Merrimack would go into the second and commit a train of penalties even worse than the one NU led the game with, resulting in another power play goal from Grant Jozefek, on which Jordan Harris made one of the best plays I’ve ever seen in a Husky uniform to find the redshirt senior forward, a goal from Solow just as a power play expired to take the lead, and Aidan McDonough scoring the backbreaker with just 2 seconds left in the period to extend the lead to 4-2.

Agriogianis had the primary helper on McDonough’s goal in the second and did it again with another primary when he assisted on Ty Jackson’s first collegiate goal in the third. He even put the puck in the net again himself for what would have been his third goal of the weekend, but it was waved off for a high stick. As the game wound down, McDonough would add an empty netter, coming from behind to win a race down the ice, finding a TJ Walsh lob, and putting it into the empty cage in a scene reminiscent of the goal Adam Gaudette scored to lift the weight of the Beanpot streak off of Northeastern’s shoulders.

Merrimack almost always plays better at home than they do on the road, as UMass discovered when they fell at Lawler last week, so it’s not too concerning to see NU struggle a bit more on Sunday. However, it does show that even after a great game on Saturday there is still work to be done, the slow start, the train of players being sent to the penalty box, and the early shot deficit are all issues that could have cost the Huskies against a more experienced team. 2-0 deficits are not easily overcome in this conference, and without Merrimack committing a pile of penalties to let NU back in, there’s no saying how the game may have gone.
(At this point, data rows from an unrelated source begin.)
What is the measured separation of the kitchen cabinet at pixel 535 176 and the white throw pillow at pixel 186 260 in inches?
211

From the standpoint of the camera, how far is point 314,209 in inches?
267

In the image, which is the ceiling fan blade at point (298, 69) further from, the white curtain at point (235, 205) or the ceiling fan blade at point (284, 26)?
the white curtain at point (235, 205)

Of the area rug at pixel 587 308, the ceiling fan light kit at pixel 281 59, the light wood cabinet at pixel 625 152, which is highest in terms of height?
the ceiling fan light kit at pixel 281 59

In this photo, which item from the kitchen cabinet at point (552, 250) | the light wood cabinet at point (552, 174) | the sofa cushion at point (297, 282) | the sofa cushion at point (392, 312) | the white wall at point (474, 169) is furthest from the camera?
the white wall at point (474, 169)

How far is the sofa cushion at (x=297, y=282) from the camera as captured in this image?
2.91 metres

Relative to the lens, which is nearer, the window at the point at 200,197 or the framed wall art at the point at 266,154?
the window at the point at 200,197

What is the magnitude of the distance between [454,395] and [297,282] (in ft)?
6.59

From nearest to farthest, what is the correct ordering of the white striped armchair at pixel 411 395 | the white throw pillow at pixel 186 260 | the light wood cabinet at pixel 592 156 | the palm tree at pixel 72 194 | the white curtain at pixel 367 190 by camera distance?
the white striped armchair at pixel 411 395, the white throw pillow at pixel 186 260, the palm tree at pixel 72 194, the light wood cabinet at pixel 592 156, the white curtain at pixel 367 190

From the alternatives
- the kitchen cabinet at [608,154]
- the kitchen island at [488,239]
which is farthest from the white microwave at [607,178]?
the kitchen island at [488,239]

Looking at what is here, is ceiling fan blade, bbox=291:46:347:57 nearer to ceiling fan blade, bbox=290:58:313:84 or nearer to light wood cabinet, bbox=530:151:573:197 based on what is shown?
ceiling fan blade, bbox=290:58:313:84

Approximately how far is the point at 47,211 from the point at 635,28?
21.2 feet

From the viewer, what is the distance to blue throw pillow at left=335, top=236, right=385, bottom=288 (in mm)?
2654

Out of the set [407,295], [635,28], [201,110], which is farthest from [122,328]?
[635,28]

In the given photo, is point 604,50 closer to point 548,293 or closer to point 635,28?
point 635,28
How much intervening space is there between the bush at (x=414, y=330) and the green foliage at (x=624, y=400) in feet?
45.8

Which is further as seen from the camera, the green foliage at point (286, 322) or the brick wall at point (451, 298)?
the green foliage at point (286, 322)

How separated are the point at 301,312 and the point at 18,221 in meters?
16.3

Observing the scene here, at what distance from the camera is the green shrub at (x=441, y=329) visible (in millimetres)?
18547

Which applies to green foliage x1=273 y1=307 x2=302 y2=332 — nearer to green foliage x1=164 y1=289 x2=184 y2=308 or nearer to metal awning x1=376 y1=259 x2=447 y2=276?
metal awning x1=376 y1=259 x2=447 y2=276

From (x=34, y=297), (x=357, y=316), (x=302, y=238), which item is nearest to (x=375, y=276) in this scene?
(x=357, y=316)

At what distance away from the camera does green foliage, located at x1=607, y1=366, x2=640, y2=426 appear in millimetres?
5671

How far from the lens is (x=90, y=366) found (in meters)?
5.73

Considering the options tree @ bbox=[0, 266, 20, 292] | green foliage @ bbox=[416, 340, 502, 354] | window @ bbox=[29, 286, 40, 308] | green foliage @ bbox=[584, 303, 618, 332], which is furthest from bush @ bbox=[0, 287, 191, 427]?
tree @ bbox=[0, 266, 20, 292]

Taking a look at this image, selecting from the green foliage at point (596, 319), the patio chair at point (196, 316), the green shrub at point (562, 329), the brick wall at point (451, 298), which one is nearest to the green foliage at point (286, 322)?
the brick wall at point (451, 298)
Overall, a Hockey East sweep is a Hockey East sweep, and the Huskies enter Monday with 14 goals scored, six Hockey East points, first in the conference, and with four of the top five leading scorers on a per-game basis in the NCAA. They scored 6 power play goals on 14 attempts officially, 7 of 14 in practice, an outstanding weekend for Jerry Keefe’s unit. Obviously the whole season won’t be quite that easy, but for a start, this is as good as you could have asked for. Not to mention that Northeastern doesn’t even have their most heralded freshman forward or their expected starting goaltender yet, as they continue to train for their inevitable faceoff at World Juniors. The Huskies, meanwhile, will be back in action this coming weekend for another Hockey East home and home series. And in true 2020 fashion, we will all find out who it’s against together with a few days notice.

Quick note, we had the privilege of being able to cover Saturday’s game in person at Matthews Arena alongside with a variety of other members of the college hockey media, each of whom I can promise you I hold in much higher esteem than we hold this blog best known for providing bulletin board material to opponents. It’s certainly not something we plan to make a habit of, but we are incredibly thankful to the program and staff for the opportunity as well as the players and coaches for the work they’ve put in over the past months preparing for the season and more importantly staying safe, as they have still not yet had a positive test result since returning to campus. We hope the little bit we do to promote the program and the players who choose to become a part of it helps make a difference to those involved.